Gold purity is measured in karats. When purchasing an engagement ring, you’ll see that the prices increase as you move upward toward 24 karats, indicating pure gold. However, pure gold is easily damaged as it is softer and less durable, so it is typically mixed with other metals and alloys. 10, 14, 18 AND 21 karat gold jewelry can reasonably be worn daily and hold up to wear without damage.
White gold consists of pure gold combined with palladium and silver or with nickel, copper, and zinc. Oftentimes, these pieces will have rhodium plating to improve durability and embolden the whiteness. White gold offers a beauty akin to that of platinum at a more attractive price point for many buyers.

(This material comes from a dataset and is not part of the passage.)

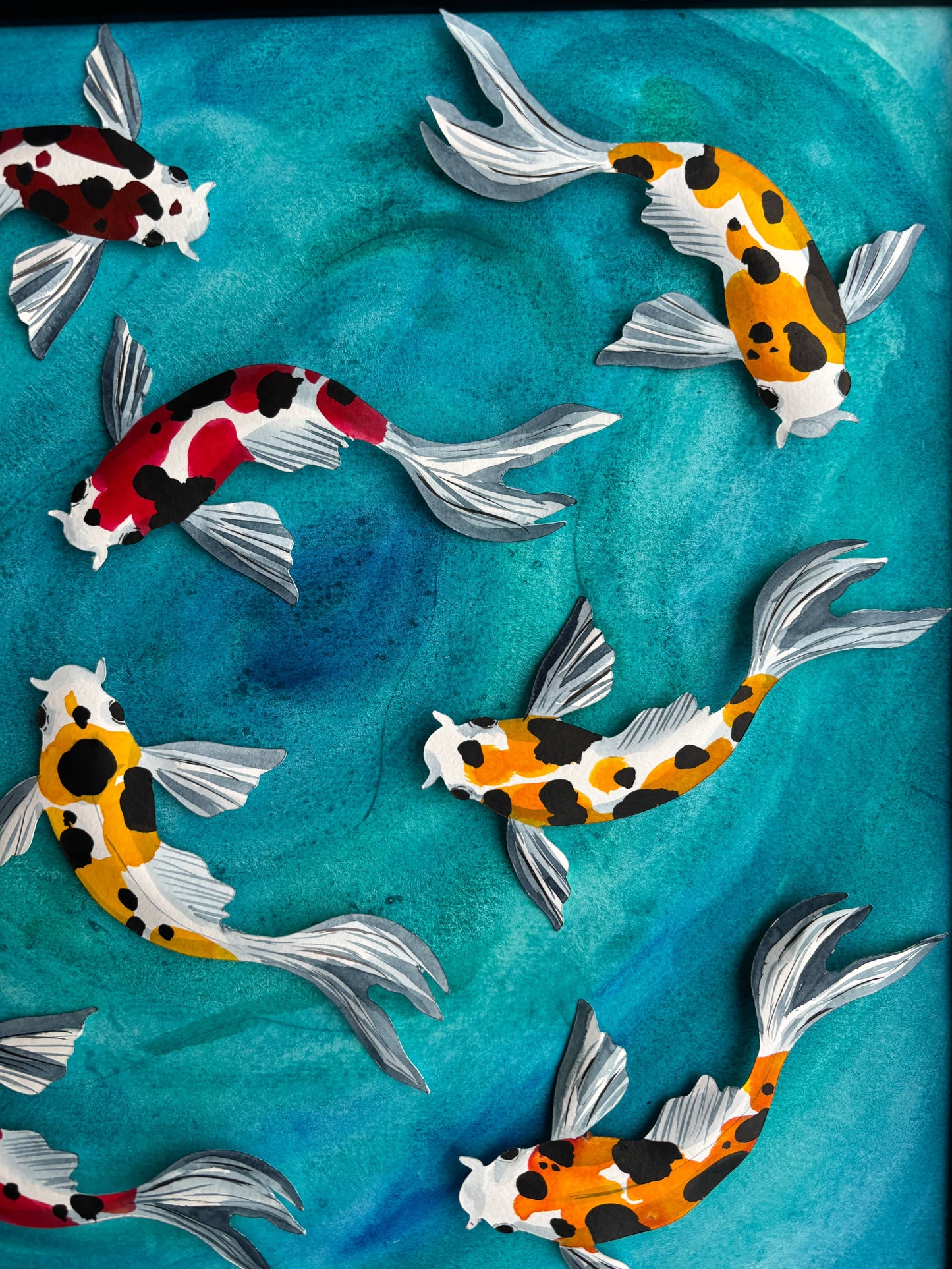 Original Koi- Joyful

Yellow gold provides the classic yellow hue of gold while creating warmth with subtle hints of nickel and silver. This timeless beauty will generally not rust or corrode, letting your ring last well through the times and generations.

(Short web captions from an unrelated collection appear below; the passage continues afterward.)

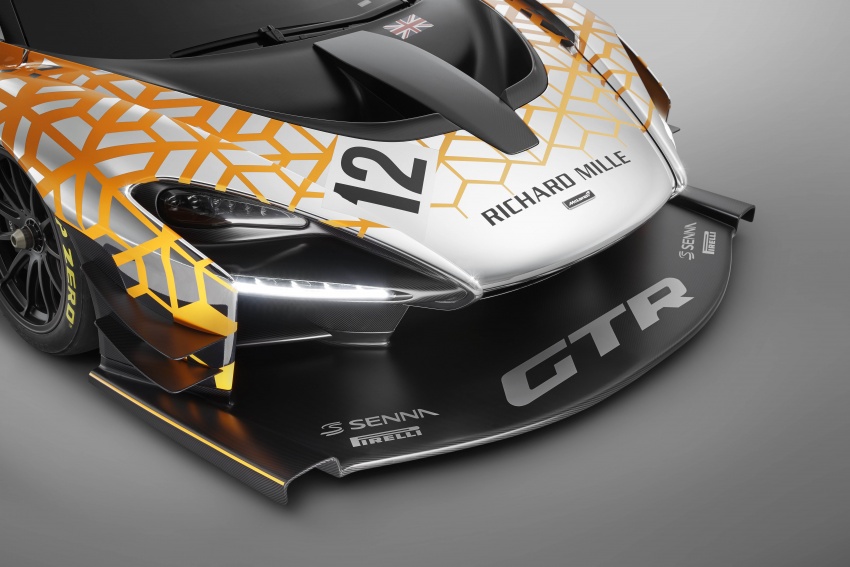 McLaren Senna GTR Concept – hanya untuk atas litar 787879
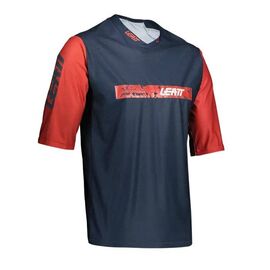 Велоджерси Leatt MTB 3.0 Jersey, onyx, 2021, 5021120462, Вариант УТ-00256543: Размер: M, изображение  - НаВелосипеде.рф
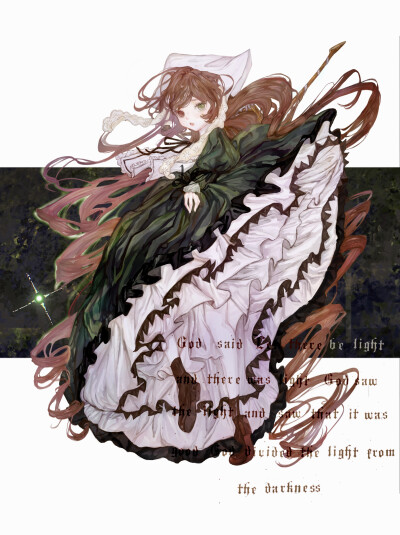 蔷薇少女薔薇少女ローゼンメイデン Rozen Maiden [薔薇少女系列的第三人偶 翠星石]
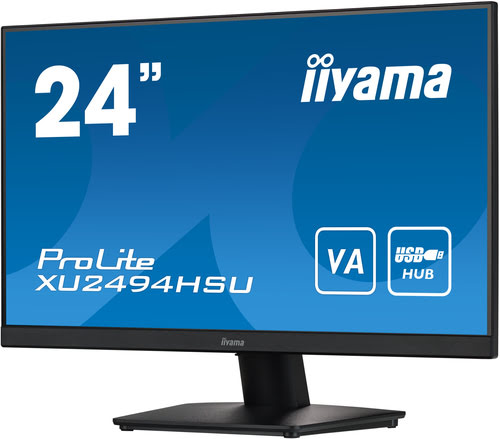 Iiyama 24"  XU2494HSU-B2 - Ecran PC Iiyama - grosbill.com - 1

As a rising star, rose gold has swept jewelry lovers off their feet. Rose gold gets its reddish hue from copper added to the gold. The more copper in the mixture, the deeper the red color will appear in the jewelry. You can clean your rose gold ring the same way you would other gold jewelry, and you can expect it to stand up to the test of time just as well too.

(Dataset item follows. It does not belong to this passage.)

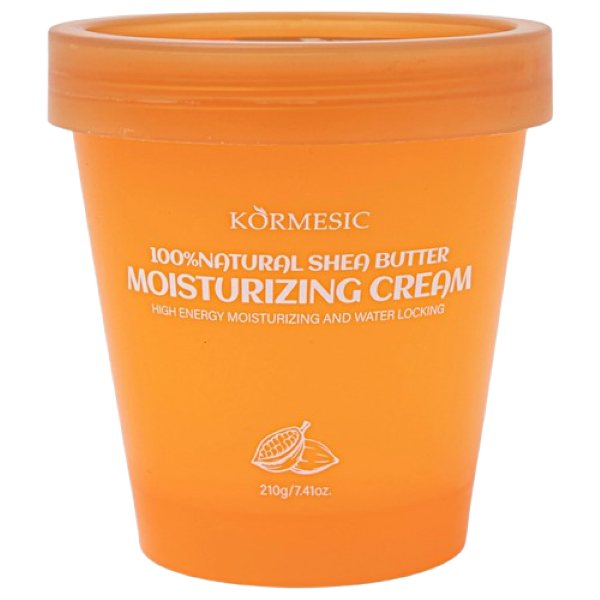 Kormesic 100% Natural Shea Butter Moisturizing Cream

Platinum offers a soft white hue to beautifully complement and boost the sparkle of your gemstones and diamonds. Further, platinum is even rarer than gold itself, making it even more valued as a jewelry metal.
Over time, platinum will scratch with consistent use. Its patina is the finish and texture that develops with regular wear, giving less luster with a rustic aesthetic. To keep your ring looking flawless, you can have the platinum polished as needed. However, while scratches might naturally signal to you that your ring is wearing down, platinum actually strengthens each time it’s scratched.
Sterling Silver is the most affordable precious metal. Sterling silver can be prone to tarnish and scratches easily. As with platinum, a patina develops; however, with silver, this process hastens and will require polishing more frequently than with its more durable counterparts.